Mais risco para o mercado norte-americano significa aversão a riscos generalizada, assim, ativos em todos os mercados perdem valor. Tanto que as bolsas tiveram uma segunda-feira (13) sangrenta nos EUA, com queda de 4% no índice Nasdaq e tombo de mais de 3% nos outros índices das bolsas norte-americanas.
A rebote, a bolsa brasileira amarga oito sequências de pregões em baixa, maior série de perdas desde 2015. Nesta terça-feira (14), véspera da “super quarta”, o Ibovespa fechou em queda de 0,52%
“O mercado estava precificando alta de juros de 0,5 p.p. e já começou a precificar alta de 0,75 p.p., que pode vir agora ou até mesmo daqui a 15 dias, na próxima reunião do Fed”, avaliou Zanin, estrategista de investimentos da Avenue.

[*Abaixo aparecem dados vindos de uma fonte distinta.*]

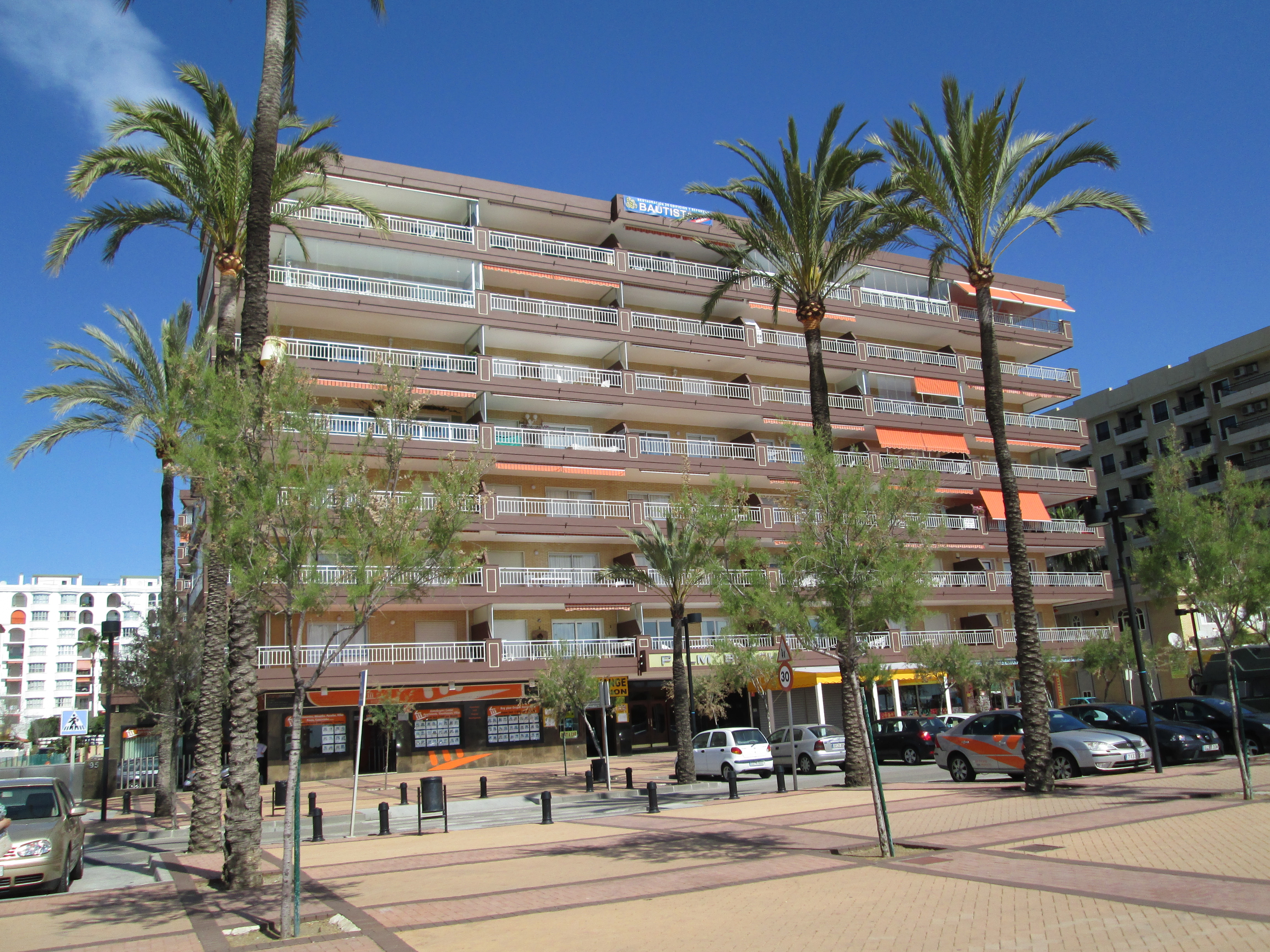 Fuengirola Beach Apartments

O especialista em mercados internacionais explica que deve haver uma inversão de cenário na bolsa dos EUA, entre os setores que mais se beneficiaram e os que mais sofreram com a pandemia. Isso significa que empresas mais tradicionais, ligadas a commodities e consumo, devem se sobressair na comparação com empresas de tecnologia e do consumo discricionário.
“São empresas que conseguem repassar mais inflação, caso do segmento de consumer staples, que tem Johnson & Johnson, e Coca-Cola, que não veem a demanda cair tanto nesses períodos”, disse Zanin.
Em compensação, companhias do setor de tecnologia, que precisam se financiar a taxas cada vez mais elevadas e com crescimento abaixo da renda fixa, devem sofrer com a queda do fluxo de capital.
Só que este é só o início do ciclo de alta de juros do Fed. No médio e longo prazo, a escalada de juros nos EUA pode ser, de alguma maneira, boa para o BC no Brasil, por ajudar a controlar a inflação doméstica – em parte importada do cenário externo. No curto prazo, no entanto, o mercado nacional, mesmo à frente dos outros mercados no ciclo de alta dos juros, segue pressionado.
O “super”, hoje, vem só dos desafios que as autoridades monetárias enfrentam no mundo todo.